Teori eudaimonic ini cocok untuk membantu peneliti dalam mengungkap tujuan penelitian yakni bagaimana seorang cacat fisik bukan bawaan berproses dalam penerimaan dirinya. Hal ini disebabkan eudaimonic tidak hanya mengukur kebahagian seseorang tetapi juga bagaimana seseorang tersebut merasa bahagia (dalam Baumgardner & Crothers, 2009). Seseorang yang cacat fisik harus berproses dalam menerima diri ketika fisik sudah berbeda dari sebelumnya, sebagaimana mereka berjuang untuk dapat menjalani hidup kembali dengan fisik yang baru serta merasakan kebahagiaan terhadap kecacatannya. Kebahagiaan ini juga dicapai dengan adanya potensi-potensi diri yang unik sehingga dapat meraih apa yang menjadi tujuan, harapan dan cita-cita hidup selanjutnya.

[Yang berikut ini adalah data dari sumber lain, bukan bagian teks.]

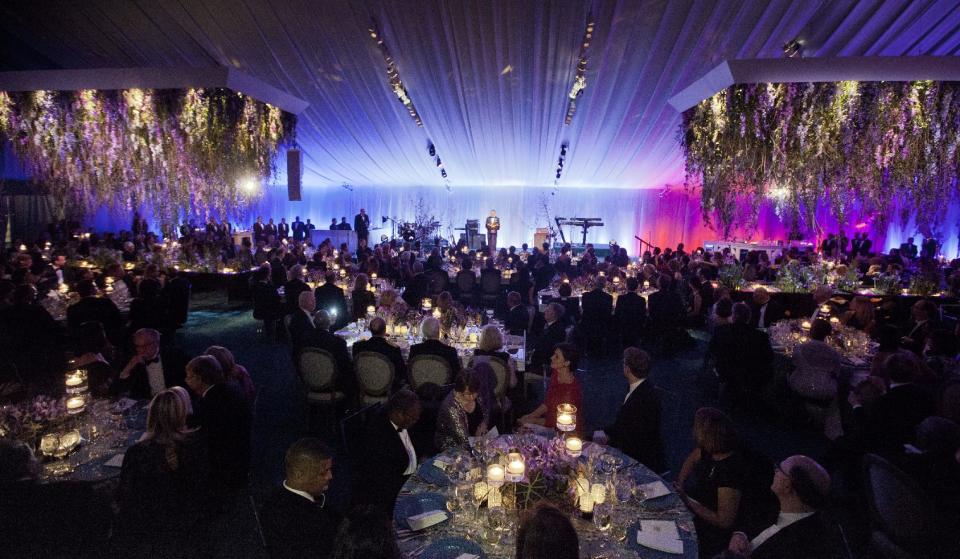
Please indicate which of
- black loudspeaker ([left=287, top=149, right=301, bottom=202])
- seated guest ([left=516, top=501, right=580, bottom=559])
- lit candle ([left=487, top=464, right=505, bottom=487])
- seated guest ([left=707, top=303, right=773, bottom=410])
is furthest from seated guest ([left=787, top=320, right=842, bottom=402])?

2. Tahap-tahap Penerimaan Diri

Penerimaan diri lebih banyak digunakan untuk meneliti para lansia, kaum transgender serta kematian pada seseorang seperti yang dilakukan oleh Kubler-Ross. Kubler-Ross menetapkan 5 tahap penerimaan pada seseorang yang mengalami kondisi sekarat dan menjelang ajal. Peneliti memutuskan untuk menggunakan kelima tahap penerimaan ini karena dapat menggambarkan penerimaan diri yang terkait dengan kecacatan serta memiliki kesamaan dengan kondisi psikis yang dialami oleh penyandang cacat dan situasi ketika menghadapi kondisi sekarat dan kematian. Sementara itu, perbedaannya terletak pada kondisi yang dialami yakni mengalami kecacatan seumur hidup jauh lebih sulit untuk dihadapi dibandingkan dengan menghadapi kematian. Selain itu, menurut peneliti belum ada tahap-tahap penerimaan diri yang dibahas secara umum ataupun yang dikhususkan untuk penyandang cacat fisik.

Tahap-tahap penerimaan diri menurut Kubler-Ross (1998) : a. Tahap 1

Pada tahap ini seseorang mengalami perasaan shock/kaget, melakukan penyangkalan terhadap kondisi yang dialami sehingga memungkinkan seorang tersebut mengasingkan diri sendiri.

b. Tahap 2

Tahap ini memunculkan perasaan marah dan cenderung melakukan proyeksi. Hal ini disebabkan karena kurangnya perhatian atau perhatian yang berlebih dari orang terdekat terhadap kondisinya, harapan tidak

sesuai dengan kenyataan, adanya perbedaan dengan kondisi yang dulu dan sekarang serta ada penolakan-penolakan. Dalam tahap ini selanjutnya juga menimbulkan perasaan bersalah yang diakibatkan oleh sikap menyalahkan diri sendiri karena dianggap sebagai penyebab yang membuat diri mengalami suatu hal buruk atau karena kelemahan yang dimiliki.

c. Tahap 3

Tahap ketiga seseorang mengalami pengalaman religiusitas dengan Tuhan. Ada proses tawar menawar dimana seseorang itu berjanji untuk bertingkah laku baik asalkan permintaannya dipenuhi. Namun pada kenyataannya janji tidak selalu dipenuhi dan terus menuntut permintaan yang lainnya. Memiliki perjanjian dengan Tuhan ataupun dengan orang lain disekitarnya. Di tahap ketiga ini memungkinkan munculnya perasaan bersalah, ketakutan atau merasa dihukum karena kesalahannya.

d. Tahap 4

Terdapat 2 jenis depresi di tahap ini yaitu:

 Depresi reaktif : keinginan untuk mengungkapkan banyak hal secara verbal / interaksi secara verbal, ada rasa bersalah, keinginan untuk mati

 Depresi preparation : hanya ada sedikit atau bahkan tidak ada interaksi secara verbal melainkan lebih ke non verbal seperti; sentuhan, ingin ditemani.

e. Tahap 5

Munculnya sikap penerimaaan terhadap kondisi yang dialami. Merasakan kedamaian, sudah dapat melalui tahap-tahap sebelumnya dengan baik sehingga tidak akan merasakan depresi maupun marah terhadap kondisinya.